— BEGIN Information shown —

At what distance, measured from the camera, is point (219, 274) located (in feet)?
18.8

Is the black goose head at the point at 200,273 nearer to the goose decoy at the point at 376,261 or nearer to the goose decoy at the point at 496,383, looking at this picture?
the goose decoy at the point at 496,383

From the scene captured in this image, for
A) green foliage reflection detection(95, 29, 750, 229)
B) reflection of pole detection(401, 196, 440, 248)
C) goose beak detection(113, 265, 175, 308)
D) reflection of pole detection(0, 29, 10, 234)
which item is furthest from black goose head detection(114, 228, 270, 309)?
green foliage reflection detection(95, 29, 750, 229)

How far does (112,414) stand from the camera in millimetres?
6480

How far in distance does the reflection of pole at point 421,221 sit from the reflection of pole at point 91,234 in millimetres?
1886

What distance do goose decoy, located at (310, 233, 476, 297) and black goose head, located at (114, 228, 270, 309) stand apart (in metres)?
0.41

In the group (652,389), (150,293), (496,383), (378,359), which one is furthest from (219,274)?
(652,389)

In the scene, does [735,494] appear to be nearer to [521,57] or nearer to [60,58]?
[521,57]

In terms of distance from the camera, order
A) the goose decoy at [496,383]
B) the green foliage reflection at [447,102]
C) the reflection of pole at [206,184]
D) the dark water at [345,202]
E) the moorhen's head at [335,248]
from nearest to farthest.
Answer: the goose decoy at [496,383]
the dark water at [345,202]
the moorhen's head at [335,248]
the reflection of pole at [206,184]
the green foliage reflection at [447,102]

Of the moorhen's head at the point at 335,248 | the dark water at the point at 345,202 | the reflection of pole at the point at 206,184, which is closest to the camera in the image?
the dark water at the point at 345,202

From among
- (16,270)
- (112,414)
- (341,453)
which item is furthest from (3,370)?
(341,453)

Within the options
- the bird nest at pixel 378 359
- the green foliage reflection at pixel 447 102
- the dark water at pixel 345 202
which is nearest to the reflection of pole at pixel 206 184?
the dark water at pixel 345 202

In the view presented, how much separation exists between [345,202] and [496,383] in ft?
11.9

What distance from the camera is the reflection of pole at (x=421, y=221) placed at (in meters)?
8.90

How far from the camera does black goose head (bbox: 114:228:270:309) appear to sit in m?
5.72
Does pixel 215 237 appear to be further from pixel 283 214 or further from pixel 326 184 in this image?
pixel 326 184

— END Information shown —

_What is needed_. Return, unchanged, each line from the line containing "In terms of distance from the camera, order" through the last line of the material.

_Correct response_.
In terms of distance from the camera, order
A) the goose decoy at [496,383]
B) the green foliage reflection at [447,102]
C) the reflection of pole at [206,184]
D) the dark water at [345,202]
E) the moorhen's head at [335,248]
from nearest to farthest.
Answer: the goose decoy at [496,383]
the dark water at [345,202]
the moorhen's head at [335,248]
the reflection of pole at [206,184]
the green foliage reflection at [447,102]

Of the moorhen's head at the point at 335,248 | the dark water at the point at 345,202 | the reflection of pole at the point at 206,184, which is closest to the camera in the image?
the dark water at the point at 345,202

From among
- (16,270)
- (112,414)
- (341,453)
which item is furthest from (3,370)?
(341,453)

Within the options
- the bird nest at pixel 378 359
- the green foliage reflection at pixel 447 102
- the dark water at pixel 345 202
which is nearest to the reflection of pole at pixel 206 184?
the dark water at pixel 345 202

In the view presented, how much separation exists between [345,202] and [496,383] in ft?
11.9

What distance from the camera is the reflection of pole at (x=421, y=221) placed at (in meters)?
8.90

How far from the camera does black goose head (bbox: 114:228:270:309) appear to sit in m?
5.72
Does pixel 215 237 appear to be further from pixel 283 214 or further from pixel 326 184 in this image?
pixel 326 184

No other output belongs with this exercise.